Our philosophy for engagement is grounded in raising awareness and building understanding of the root sources of systemic discrimination that have historically benefited white, straight, cisgender males and marginalized people of color, women and the LGBTQ+ community. Understanding how the physical campus can perpetuate injustice first requires careful listening. We are striving to encourage safe spaces for authentic dialogue for those who feel most at risk, such as students experiencing basic needs insecurity, mental health challenges, or high stress related to first generation/low income cohort experiences.

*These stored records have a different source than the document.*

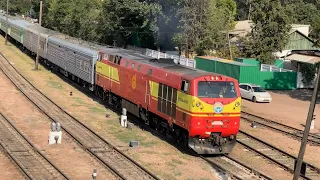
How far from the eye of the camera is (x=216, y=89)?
19.8m

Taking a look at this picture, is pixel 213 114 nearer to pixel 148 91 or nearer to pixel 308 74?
pixel 148 91

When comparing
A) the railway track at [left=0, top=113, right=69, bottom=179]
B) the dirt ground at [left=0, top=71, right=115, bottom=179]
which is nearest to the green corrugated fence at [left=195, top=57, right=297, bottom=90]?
the dirt ground at [left=0, top=71, right=115, bottom=179]

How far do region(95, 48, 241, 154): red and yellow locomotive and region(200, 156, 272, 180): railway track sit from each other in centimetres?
35

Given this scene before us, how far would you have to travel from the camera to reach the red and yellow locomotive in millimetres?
19391

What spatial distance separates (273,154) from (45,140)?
10.3 meters

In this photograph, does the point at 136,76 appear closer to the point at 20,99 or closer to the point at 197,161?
the point at 197,161

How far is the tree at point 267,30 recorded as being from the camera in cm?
5119

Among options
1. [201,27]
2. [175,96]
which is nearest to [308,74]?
[201,27]

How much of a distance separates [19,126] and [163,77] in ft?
26.5

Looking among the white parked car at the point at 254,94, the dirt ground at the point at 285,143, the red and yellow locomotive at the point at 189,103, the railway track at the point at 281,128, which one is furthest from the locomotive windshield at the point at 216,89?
the white parked car at the point at 254,94

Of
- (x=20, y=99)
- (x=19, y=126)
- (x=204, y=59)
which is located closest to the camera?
(x=19, y=126)

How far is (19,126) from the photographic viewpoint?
24.5 metres

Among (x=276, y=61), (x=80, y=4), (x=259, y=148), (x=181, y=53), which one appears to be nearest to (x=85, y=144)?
(x=259, y=148)

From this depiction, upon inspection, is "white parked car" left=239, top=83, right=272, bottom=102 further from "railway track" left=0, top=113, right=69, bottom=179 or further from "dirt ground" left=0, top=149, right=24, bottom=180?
"dirt ground" left=0, top=149, right=24, bottom=180
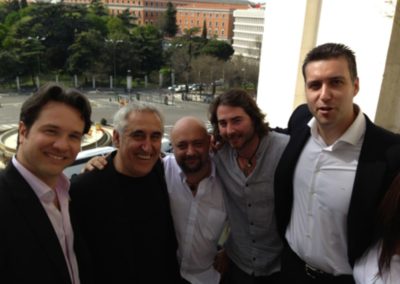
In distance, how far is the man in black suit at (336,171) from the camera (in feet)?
4.77

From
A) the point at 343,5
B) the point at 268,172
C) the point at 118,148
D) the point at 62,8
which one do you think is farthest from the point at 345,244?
the point at 62,8

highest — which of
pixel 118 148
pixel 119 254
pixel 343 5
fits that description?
pixel 343 5

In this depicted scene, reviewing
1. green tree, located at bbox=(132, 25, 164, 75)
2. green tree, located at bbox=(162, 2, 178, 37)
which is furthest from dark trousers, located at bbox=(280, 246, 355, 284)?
green tree, located at bbox=(162, 2, 178, 37)

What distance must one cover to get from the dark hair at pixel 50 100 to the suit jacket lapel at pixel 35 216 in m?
0.18

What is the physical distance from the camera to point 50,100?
138 cm

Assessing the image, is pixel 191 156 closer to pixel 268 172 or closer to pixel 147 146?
pixel 147 146

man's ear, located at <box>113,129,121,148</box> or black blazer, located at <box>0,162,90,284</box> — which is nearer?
black blazer, located at <box>0,162,90,284</box>

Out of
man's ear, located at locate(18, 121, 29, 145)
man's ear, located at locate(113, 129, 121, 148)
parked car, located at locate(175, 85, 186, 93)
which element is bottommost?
parked car, located at locate(175, 85, 186, 93)

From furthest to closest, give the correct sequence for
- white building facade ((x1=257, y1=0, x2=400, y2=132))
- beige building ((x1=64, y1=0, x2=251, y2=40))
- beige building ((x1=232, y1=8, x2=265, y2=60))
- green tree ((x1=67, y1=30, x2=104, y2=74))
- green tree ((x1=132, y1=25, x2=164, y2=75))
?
beige building ((x1=64, y1=0, x2=251, y2=40)) < beige building ((x1=232, y1=8, x2=265, y2=60)) < green tree ((x1=132, y1=25, x2=164, y2=75)) < green tree ((x1=67, y1=30, x2=104, y2=74)) < white building facade ((x1=257, y1=0, x2=400, y2=132))

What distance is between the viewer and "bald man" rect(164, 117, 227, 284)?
1.81 meters

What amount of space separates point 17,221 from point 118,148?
0.57 m

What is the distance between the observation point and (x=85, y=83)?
93.2 ft

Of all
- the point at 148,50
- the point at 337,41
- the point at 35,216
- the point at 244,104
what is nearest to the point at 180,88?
the point at 148,50

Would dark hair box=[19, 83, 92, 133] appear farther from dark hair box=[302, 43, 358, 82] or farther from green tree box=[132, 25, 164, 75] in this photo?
green tree box=[132, 25, 164, 75]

We seek out and listen to as many different voices from on- and off-campus as we can to inform our master planning and building design projects. Not only should we invite people in, we should go to students in their safe spaces and on their time. During initial focus group interviews, we should specifically seek out the LGTBQ+ student group, LGBTQ+ staff groups, and faculty from LGBTQ+ studies programs. One way to demonstrate empathy and active listening is to use gender-neutral language, share our own preferred pronouns, ask for the preferred pronouns of others and use them consistently.

Design to Empower

When we listen intently, the needs of the LGBTQ+ community can be effectively integrated into the vision and program of the campus plan or a new building. It is our role to guide project stakeholders to consider the varied needs of intersectional students using tools such as our “Day in the Life” persona workshop. During programming for the Student Success Center at City College of San Francisco, the project stakeholders considered the needs and expectations of a wide variety of potential user types. We used hypothetical "personas," including an 18-year-old Black genderqueer person and a 33-year-old white cisgender gay male, to spur discussions about equitable resources for assisting at-risk identity groups. Our team stressed the concept of intersectionality to better understand how multiple factors compound the risks and barriers to success for students coming from multiple identities. Though this project is still in design, this deep engagement is shaping the building programming and space planning. 

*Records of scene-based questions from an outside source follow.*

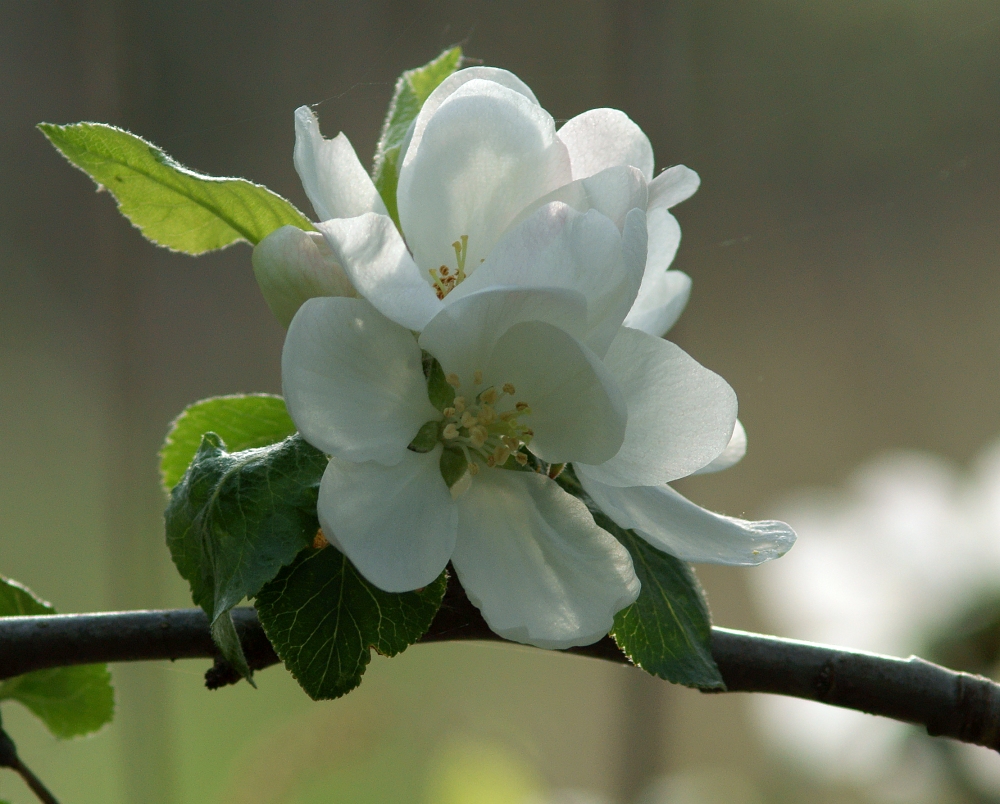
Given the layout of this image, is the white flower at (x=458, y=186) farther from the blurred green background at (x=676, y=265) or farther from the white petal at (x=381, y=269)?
the blurred green background at (x=676, y=265)

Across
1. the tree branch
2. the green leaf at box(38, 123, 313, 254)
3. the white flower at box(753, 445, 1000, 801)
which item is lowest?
the white flower at box(753, 445, 1000, 801)

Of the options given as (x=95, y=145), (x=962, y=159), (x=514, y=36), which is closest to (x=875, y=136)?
(x=962, y=159)

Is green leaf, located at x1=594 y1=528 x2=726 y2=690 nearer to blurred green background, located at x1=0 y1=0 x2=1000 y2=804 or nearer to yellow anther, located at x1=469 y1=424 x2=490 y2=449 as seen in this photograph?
yellow anther, located at x1=469 y1=424 x2=490 y2=449

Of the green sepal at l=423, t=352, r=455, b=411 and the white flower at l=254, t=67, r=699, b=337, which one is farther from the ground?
the white flower at l=254, t=67, r=699, b=337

During the preparation of the campus master plan for the University of Illinois at Urbana-Champaign, our team completed an in-depth analysis of student life facilities. This included numerous stakeholder engagement interviews to better understand both the quality and quantity of space. In one meeting with the Department of Inclusion & Intercultural Relations, they noted that the existing LGBT Resource Center was in a great location—the Illini Union—but was in tight quarters. In our conversations with the resource center staff and students, we learned that the Illini Union’s central location and welcoming feel outweighed any concerns about space constraints. Based on this insight, we recommended removing all non-student-facing offices from the building and consolidating previously scattered student organizations into the Illini Union to join the LGBT Resource Center. This relocation at the heart of campus elevates the visibility of these student organizations, helping students with diverse identities feel embraced by the campus community.

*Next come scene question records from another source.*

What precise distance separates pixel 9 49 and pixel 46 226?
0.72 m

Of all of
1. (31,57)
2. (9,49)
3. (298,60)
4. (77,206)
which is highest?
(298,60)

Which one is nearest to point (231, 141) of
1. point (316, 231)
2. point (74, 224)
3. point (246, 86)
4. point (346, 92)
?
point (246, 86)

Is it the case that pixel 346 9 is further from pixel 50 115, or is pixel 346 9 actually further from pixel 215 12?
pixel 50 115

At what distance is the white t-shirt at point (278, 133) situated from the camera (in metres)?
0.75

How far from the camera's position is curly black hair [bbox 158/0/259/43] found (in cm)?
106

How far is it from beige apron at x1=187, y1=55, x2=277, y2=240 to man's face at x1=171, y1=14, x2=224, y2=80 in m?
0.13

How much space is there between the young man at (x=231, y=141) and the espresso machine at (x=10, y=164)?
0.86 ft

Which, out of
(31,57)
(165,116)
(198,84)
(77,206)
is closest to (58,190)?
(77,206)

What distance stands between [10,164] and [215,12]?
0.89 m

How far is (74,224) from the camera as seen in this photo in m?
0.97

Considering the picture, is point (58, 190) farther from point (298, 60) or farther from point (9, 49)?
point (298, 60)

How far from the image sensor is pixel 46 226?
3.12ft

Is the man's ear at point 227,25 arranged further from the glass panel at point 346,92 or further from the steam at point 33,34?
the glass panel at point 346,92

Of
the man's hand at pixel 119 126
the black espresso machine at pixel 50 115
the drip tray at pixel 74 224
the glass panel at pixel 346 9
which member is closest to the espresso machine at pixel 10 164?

These are just two examples of our team’s experience looking at projects through the lens of equity and inclusion for the LGBTQ+ community. As a campus planner, I am focused on broadening our user engagement process to create inclusive campuses for all students. I am confident our team will continue to learn and modify our actions to reflect new knowledge and insights. I am excited to see what we uncover as we continue to discover and share lessons from our work at the nation’s future-focused higher education institutions who are also embarking on integrating just, equitable, diverse and inclusive principles into the campus planning and built environment.

 

1 For clarity of terms, LGBTQ+ includes lesbian, gay, bisexual, transgender, and questioning or queer. The plus denotes many other identities on the sexual orientation and gender identity spectrum. A cisgender person is someone whose gender identity corresponds with the sex the person had or was identified as having at birth. Many resources define the terms used in this spectrum, including this guide from NIRSA.